The Strengths of CNC Machining
Multi-axis CNC machines can sometimes produce a finished part in one operation. Often though, it takes two or three steps to go from bar or billet to usable part because the part needs presenting in different orientations.
Also in CNC machining’s favor, it’s accurate. Modern CNC machines, laser cutters and turret punches included, are very precise and repeatable. Tolerances tighter than +/- 0.002” are easily maintained. (That is somewhat part design and material dependent of course.)
Cases Where Additive Can Ceplace CNC Machining
We see two situations. One is where the design calls for really complex shapes that cannot be made any other way, such as the lattice structures discussed earlier. Notice though that this isn’t really taking away CNC work because it’s allowing designers to create entirely new geometric forms.

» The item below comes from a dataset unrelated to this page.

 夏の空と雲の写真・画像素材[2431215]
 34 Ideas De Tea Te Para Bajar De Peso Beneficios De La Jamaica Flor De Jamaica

The other is where the part design calls for so much material to be removed that 3D printing is actually faster. For example, imagine a hollow box shape that can either be machined from billet or printed. Depending on size, printing could be faster, and as machines grow quicker, expect that breakeven point to move gradually in favor of additive. (We’d argue that fabrication will be faster than either of them for a while yet.)
Are Hybrid processes the Future?
Several machine tool manufacturers have launched hybrid machines. These combine material deposition, either laser-fused powder or conventional welding, with multiple machining axes. The idea is to allow production of a finished part in one go.
Impacting Design, not Manufacturing
It doesn’t look to us as though CNC machining is under threat. Rather, what’s happening is that additive is letting designers break free from the constraints imposed by conventional subtractive processes. Some parts previously machined from solid will move to 3D, but they’ll still need machining.
So is fabrication threatened? Not yet, and probably not for a long time to come. It is something we’ll continue to watch though.